= REQUEST =
Copy the earnings call script below, starting with "Today’s call is" and going on through "website, at SEC.gov.", and swap "public offering" for "private placement".

YEAR END 2016 EARNINGS CONFERENCE CALL SCRIPT

April 6, 2017

 

Mary Ellen:

Welcome and thank you for joining us on Corporate Capital Trust’s year end 2016 earnings call. With me today are Tom Sittema, CEO and Chairman of the Board, Chirag Bhavsar, Chief Financial Officer and Chief Operating Officer, Todd Builione, Member of KKR, President of KKR Credit & Markets, and a member of the CCT Board, as well as Daniel Pietrzak, Portfolio Manager for KKR Credit. Before we begin, I would like to call your attention to the customary Safe Harbor disclosure and note that today’s conference call may include forward-looking statements, which are based on the belief and assumptions of management, and on information which is currently available as of December 31, 2016.

 

Important factors could cause actual results to differ materially from expectations. These factors are fully discussed in our offering prospectus and financial statements as filed with the U.S Securities and Exchange Commission. We do not intend to update our forward-looking statements or projections, unless required by law.

 

Today’s call is not intended to be an offer for sale of our securities. Corporate Capital Trust’s public offering of its securities is now closed. All of Corporate Capital Trust’s filings can be found on the SEC’s website, at SEC.gov.

 

Each listener is encouraged to review those filings together with all other information provided therein. At this time I’d like to turn the call over to Tom Sittema, CEO of Corporate Capital Trust.

 

Tom:Thank you Mary Ellen. And thanks to each of you for joining this morning. On March 17th, we filed our 2016 10-K, and this past Tuesday we issued our earnings release for the fiscal year ended December 31st, 2016. Additionally, we announced via 8-K yesterday that the board of directors has unanimously approved a recommendation to pursue a public listing, and that upon listing, our asset management fee will be reduced from 2% to 1.5%. We expect that the listing could occur at some point within the next 12 months, subject of course to market conditions and other considerations. Also, following board approvals and a transaction in which KKR has agreed to purchase the assets of CNL Fund Advisors, concurrent with the future listing, KKR will operate as the sole Advisor of Corporate Capital Trust. It’s important to note that this future change in roles does not represent an internalization of the advisor, but rather simply a private transaction between KKR and CNL.

= ENTRIES SHOWN =
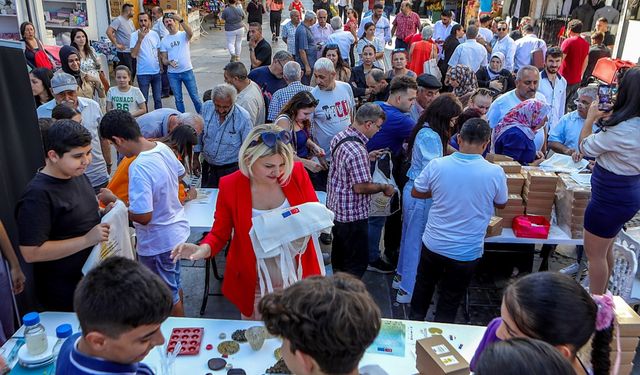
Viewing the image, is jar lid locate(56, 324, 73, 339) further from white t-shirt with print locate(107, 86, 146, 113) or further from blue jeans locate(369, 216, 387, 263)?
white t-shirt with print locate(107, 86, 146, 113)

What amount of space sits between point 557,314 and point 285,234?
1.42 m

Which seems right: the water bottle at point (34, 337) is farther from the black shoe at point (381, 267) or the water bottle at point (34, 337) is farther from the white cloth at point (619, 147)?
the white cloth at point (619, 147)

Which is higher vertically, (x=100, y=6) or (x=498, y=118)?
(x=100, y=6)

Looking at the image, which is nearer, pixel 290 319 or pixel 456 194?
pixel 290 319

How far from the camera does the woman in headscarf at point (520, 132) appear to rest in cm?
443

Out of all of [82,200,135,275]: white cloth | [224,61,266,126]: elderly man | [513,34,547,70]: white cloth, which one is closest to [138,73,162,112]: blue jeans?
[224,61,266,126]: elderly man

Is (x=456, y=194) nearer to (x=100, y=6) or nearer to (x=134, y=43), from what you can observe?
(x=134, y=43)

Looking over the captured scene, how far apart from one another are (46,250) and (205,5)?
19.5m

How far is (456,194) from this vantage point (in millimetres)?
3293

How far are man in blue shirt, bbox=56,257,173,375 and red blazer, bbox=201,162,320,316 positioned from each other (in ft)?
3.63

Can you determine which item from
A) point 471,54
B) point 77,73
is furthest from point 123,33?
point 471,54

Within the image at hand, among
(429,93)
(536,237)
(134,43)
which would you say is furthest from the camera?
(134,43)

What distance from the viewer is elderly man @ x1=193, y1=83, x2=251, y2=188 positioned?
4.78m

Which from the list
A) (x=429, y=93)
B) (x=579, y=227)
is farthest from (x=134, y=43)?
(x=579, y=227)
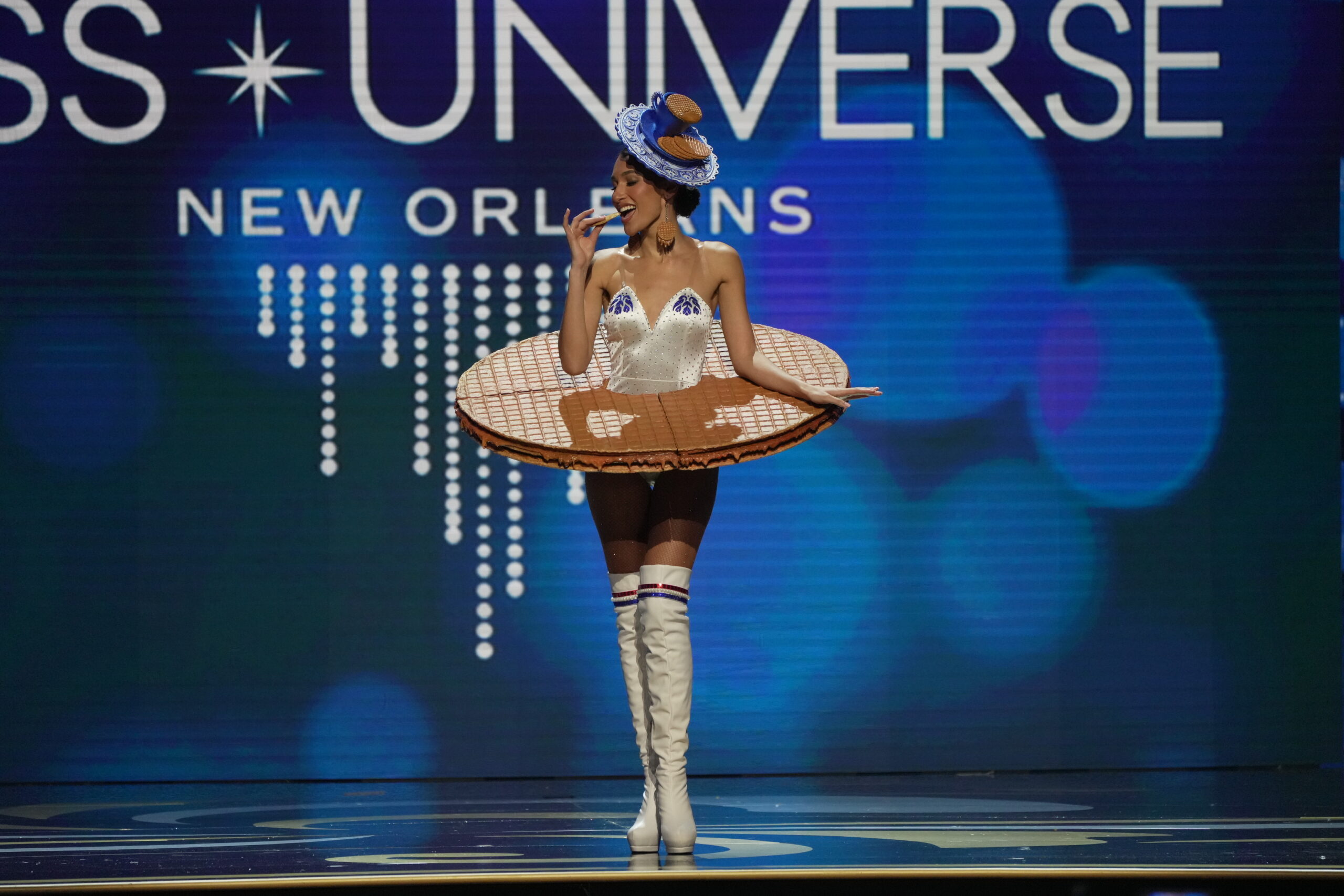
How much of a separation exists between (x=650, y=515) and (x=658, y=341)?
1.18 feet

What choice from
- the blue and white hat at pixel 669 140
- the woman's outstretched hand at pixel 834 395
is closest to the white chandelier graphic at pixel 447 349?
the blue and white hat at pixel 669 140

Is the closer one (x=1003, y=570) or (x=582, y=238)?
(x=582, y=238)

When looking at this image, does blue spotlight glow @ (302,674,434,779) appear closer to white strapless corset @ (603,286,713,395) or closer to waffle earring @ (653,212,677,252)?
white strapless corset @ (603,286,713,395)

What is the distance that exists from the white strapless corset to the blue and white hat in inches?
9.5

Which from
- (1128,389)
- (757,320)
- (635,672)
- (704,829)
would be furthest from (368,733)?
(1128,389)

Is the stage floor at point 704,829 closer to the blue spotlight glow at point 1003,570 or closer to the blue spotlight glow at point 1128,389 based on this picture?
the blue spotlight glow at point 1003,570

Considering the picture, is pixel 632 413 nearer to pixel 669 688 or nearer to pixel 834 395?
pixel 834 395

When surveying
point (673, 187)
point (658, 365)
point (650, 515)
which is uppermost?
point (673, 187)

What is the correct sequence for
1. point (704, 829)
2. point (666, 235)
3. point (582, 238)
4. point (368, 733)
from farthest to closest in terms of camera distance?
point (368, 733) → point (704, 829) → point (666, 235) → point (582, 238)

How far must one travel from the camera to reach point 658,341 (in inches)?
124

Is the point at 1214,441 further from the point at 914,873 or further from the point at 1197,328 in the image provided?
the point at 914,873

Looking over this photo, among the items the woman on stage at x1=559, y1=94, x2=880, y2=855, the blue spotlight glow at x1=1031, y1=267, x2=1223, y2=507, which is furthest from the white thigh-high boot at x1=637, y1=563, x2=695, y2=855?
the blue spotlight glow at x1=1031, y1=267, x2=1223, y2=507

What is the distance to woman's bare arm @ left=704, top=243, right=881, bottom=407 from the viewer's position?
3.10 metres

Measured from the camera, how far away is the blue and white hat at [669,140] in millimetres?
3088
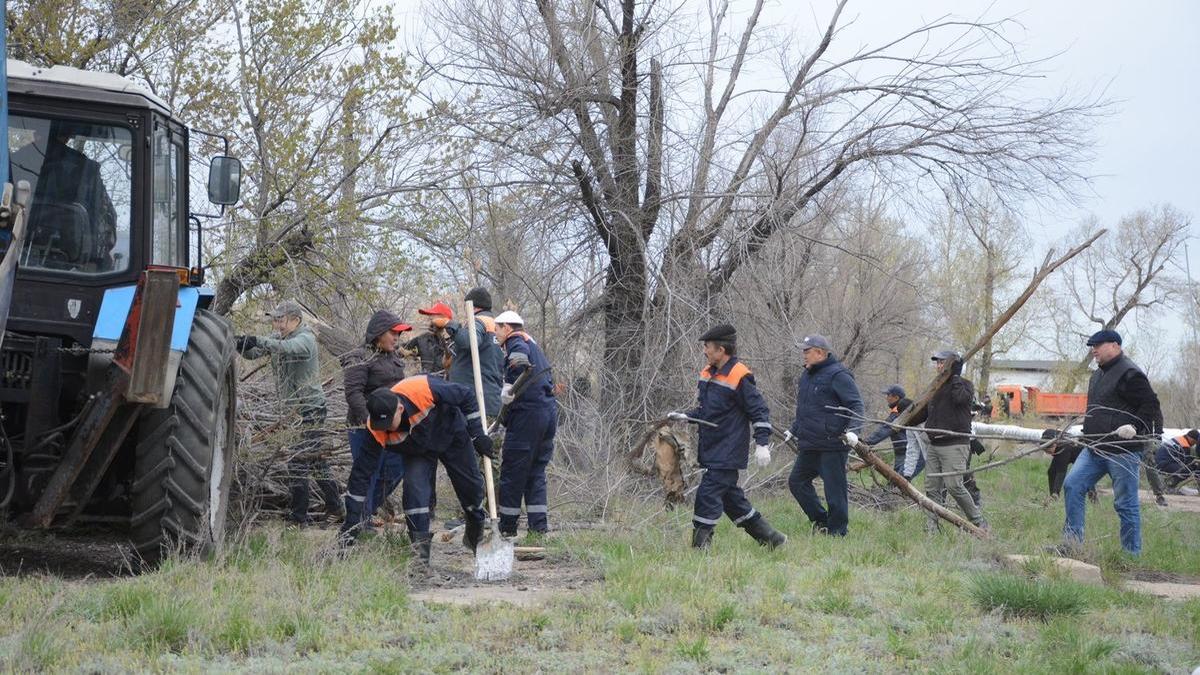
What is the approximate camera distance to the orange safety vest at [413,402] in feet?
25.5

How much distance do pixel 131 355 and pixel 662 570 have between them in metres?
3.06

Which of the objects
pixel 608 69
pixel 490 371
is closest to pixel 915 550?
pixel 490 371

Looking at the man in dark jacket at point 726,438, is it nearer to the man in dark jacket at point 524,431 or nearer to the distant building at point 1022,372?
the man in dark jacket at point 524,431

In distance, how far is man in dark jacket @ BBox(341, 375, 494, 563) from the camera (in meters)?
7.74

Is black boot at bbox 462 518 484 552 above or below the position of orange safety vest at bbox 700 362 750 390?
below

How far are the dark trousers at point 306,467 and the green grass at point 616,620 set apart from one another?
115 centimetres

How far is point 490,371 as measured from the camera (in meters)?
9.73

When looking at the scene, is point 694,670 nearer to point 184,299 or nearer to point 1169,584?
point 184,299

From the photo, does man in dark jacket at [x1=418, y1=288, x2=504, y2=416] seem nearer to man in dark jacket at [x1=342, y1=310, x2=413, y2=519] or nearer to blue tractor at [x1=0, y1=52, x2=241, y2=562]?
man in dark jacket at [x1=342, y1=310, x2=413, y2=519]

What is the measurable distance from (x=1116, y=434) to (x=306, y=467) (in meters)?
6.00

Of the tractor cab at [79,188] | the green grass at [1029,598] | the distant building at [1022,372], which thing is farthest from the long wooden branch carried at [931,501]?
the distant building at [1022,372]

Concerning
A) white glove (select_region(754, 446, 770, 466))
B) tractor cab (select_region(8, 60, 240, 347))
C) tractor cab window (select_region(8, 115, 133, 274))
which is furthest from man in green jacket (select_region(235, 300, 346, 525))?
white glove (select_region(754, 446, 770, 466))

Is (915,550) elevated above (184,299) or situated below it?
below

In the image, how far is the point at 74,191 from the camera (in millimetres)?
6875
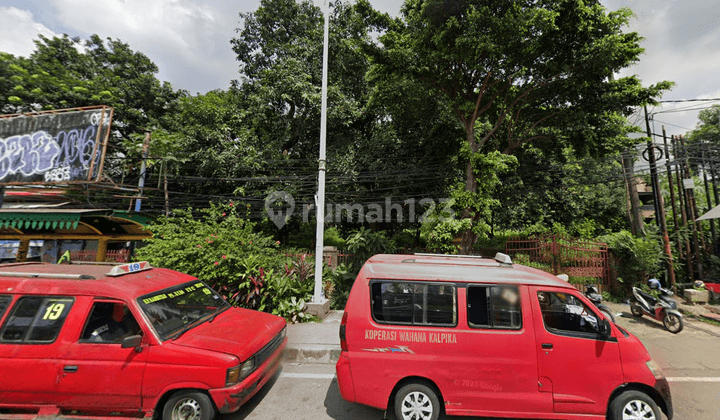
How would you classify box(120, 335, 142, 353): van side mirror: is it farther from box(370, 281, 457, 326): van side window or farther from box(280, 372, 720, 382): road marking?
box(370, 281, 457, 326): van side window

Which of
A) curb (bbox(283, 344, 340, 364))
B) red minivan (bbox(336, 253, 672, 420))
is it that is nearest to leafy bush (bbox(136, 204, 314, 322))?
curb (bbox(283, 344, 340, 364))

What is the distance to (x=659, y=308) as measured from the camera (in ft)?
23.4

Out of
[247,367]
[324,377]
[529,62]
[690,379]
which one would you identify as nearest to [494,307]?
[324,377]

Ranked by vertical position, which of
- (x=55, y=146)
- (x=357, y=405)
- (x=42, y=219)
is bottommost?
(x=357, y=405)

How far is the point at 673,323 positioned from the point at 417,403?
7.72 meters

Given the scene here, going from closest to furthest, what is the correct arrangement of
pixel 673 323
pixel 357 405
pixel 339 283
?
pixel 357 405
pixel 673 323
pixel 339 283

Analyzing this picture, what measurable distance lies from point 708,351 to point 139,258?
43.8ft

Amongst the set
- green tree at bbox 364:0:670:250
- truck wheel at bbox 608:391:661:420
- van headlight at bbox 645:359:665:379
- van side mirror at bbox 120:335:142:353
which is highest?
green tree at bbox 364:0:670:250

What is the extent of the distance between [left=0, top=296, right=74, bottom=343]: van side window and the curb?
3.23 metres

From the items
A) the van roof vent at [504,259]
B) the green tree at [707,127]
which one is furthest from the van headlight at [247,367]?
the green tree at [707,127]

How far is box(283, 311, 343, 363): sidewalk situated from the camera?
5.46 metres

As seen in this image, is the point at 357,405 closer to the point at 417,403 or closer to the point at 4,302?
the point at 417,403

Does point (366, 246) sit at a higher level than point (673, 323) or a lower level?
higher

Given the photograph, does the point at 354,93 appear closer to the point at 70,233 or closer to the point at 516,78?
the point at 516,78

= FULL RESPONSE =
Today’s call is not intended to be an offer for sale of our securities. Corporate Capital Trust’s private placement of its securities is now closed. All of Corporate Capital Trust’s filings can be found on the SEC’s website, at SEC.gov.